• [TASK PROMPT]: Among the entries below, how many lines have the string "african" in them? Only the number should be given.

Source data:
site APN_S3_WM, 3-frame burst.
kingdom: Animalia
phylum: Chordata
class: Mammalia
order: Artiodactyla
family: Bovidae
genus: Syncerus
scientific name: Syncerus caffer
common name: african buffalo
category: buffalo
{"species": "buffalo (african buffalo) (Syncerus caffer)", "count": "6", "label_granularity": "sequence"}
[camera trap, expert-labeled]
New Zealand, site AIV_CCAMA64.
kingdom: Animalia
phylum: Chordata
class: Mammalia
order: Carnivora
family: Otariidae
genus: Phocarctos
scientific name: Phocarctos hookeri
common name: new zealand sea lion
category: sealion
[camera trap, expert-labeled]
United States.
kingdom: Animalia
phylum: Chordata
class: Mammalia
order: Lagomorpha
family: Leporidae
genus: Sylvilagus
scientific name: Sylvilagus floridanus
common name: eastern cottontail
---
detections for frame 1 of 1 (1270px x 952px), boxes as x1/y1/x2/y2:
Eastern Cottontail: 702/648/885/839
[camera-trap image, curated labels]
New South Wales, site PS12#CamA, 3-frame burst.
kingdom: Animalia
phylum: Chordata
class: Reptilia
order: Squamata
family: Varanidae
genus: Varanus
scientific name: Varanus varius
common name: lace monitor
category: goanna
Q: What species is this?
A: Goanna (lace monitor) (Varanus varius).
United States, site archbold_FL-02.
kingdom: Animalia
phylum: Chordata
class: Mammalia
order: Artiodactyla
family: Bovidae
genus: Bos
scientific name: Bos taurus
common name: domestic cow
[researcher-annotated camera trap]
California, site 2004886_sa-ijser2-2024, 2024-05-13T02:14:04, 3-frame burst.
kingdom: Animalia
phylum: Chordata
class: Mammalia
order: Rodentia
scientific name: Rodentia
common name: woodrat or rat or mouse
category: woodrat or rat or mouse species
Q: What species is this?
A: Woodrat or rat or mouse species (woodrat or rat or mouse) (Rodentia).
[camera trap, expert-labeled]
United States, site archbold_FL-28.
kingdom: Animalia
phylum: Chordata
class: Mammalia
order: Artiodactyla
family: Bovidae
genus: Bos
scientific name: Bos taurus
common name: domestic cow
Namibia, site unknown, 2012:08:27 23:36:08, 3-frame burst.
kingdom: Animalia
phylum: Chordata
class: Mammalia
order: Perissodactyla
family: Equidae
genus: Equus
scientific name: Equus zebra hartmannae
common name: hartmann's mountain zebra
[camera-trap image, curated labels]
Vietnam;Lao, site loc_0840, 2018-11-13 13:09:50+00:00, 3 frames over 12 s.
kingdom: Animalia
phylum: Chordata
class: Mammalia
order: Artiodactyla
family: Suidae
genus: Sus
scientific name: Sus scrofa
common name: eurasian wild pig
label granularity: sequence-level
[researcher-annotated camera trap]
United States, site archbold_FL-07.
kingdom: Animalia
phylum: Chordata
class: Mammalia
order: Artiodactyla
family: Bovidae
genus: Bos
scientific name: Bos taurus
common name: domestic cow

• [RESPONSE FOR THIS EXERCISE]: 2